How climate change affects diseases and drug availability
In times of turmoil, it can be tempting to imagine getting away from it all to a beautiful island paradise. Sun, sand, and surf can seem like the ultimate escape from the 24-hour news cycle, but the reality of island living is not immune to the effects of climate change or to the subsequent effects on healthcare access.
In 2004, Hurricane Ivan ripped through the island nation of Grenada, damaging or destroying 90% of homes. In 2014, the mosquito-borne chikungunya virus (CHIKV) infected about 60% of the population, leaving half of those infected with enduring joint pain. This year Grenada was one of the many countries affected by the giant Saharan dust plume, causing problems for people with asthma.
“It was strange for me because I’ve always heard people speak about the Sahara dust, but I’ve never seen it,” said Kwami Jones, a biochemist from St. George’s University in Grenada. “It’s never been this visible. People with asthma were experiencing it, but it was never this visible as far back as I could remember. I feel like this year it was actual worst that I’ve seen.”
Taken together, these disparate events point to similar conclusions: Grenadian’s health and safety are linked to climate change. Hurricanes are becoming more frequent and more dangerous, mosquito populations are exploding, and unusual weather events like the dust plume are increasing in frequency. While each of these events can have obvious health ramifications, they can also indirectly affect other areas of healthcare.
“I think weather events could have an effect on drug availability because we don’t manufacture drugs in Grenada,” said Jones. “If you have spikes in fuel prices, because [drugs] have to be shipped here, then it could affect the price. It could affect the availability. If there is some major weather events and ships can’t travel, then it means that we wouldn’t be able to get the drugs as we’re supposed to.”
The current COVID-19 pandemic, while likely not caused by climate change itself, illustrates the extent of the problem. Drug shipments from Miami have been delayed or cancelled, leading to shortages of commonly used drugs like insulin for diabetes and hydroxychloroquine for lupus. The government’s lack of funds means the country is not able to maintain a stockpile of necessary drugs to get through times of unusual economic stress – and “unusual” stressors are becoming more usual.

• [Recorded information]:
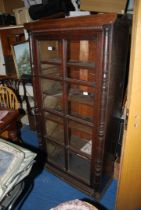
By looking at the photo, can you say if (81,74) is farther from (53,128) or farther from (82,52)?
(53,128)

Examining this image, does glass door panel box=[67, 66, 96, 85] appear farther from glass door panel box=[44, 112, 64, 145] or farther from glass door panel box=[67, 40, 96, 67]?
glass door panel box=[44, 112, 64, 145]

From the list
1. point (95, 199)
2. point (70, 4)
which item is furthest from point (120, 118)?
point (70, 4)

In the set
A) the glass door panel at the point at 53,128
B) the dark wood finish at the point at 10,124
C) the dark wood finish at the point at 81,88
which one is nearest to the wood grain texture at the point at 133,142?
the dark wood finish at the point at 81,88

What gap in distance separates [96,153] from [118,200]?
1.35 ft

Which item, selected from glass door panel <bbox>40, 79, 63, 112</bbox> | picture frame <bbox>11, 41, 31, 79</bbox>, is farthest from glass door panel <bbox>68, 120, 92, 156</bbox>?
picture frame <bbox>11, 41, 31, 79</bbox>

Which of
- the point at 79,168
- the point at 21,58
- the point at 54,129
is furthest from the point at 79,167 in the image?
the point at 21,58

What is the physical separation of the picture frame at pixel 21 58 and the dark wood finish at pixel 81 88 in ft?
3.66

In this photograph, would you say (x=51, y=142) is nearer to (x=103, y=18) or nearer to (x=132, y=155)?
(x=132, y=155)

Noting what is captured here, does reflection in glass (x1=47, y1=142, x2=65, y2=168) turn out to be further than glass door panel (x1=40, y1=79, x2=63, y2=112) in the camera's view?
Yes

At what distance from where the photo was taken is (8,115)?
Answer: 185 cm

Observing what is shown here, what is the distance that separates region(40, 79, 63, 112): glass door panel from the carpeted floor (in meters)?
0.87

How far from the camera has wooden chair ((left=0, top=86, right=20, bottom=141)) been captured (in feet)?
5.77

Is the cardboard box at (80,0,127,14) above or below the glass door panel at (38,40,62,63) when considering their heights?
above

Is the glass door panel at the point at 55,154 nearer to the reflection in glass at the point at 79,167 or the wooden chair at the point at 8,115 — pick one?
the reflection in glass at the point at 79,167
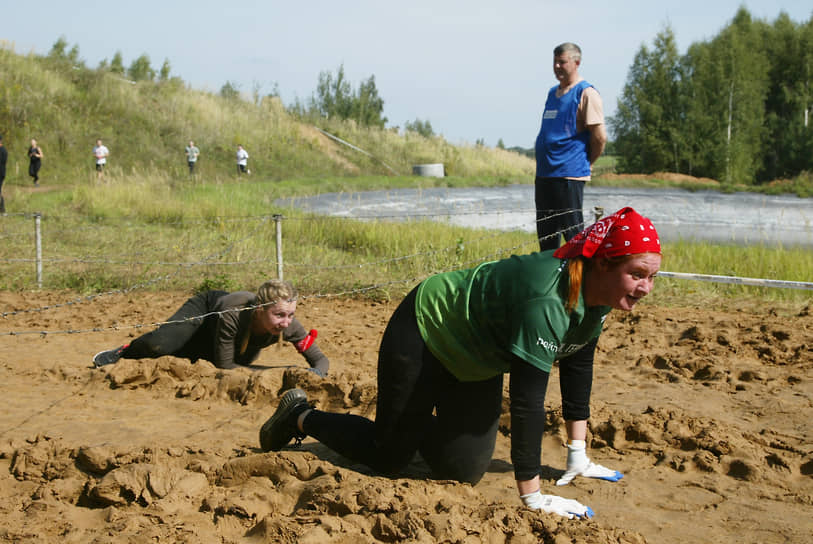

• [What you are asked to do]:
Copy the climate change and health passage from "In 2004, Hurricane" to "people with asthma.", but switch "dust plume" to "dust cloud".

• [Answer box]:
In 2004, Hurricane Ivan ripped through the island nation of Grenada, damaging or destroying 90% of homes. In 2014, the mosquito-borne chikungunya virus (CHIKV) infected about 60% of the population, leaving half of those infected with enduring joint pain. This year Grenada was one of the many countries affected by the giant Saharan dust cloud, causing problems for people with asthma.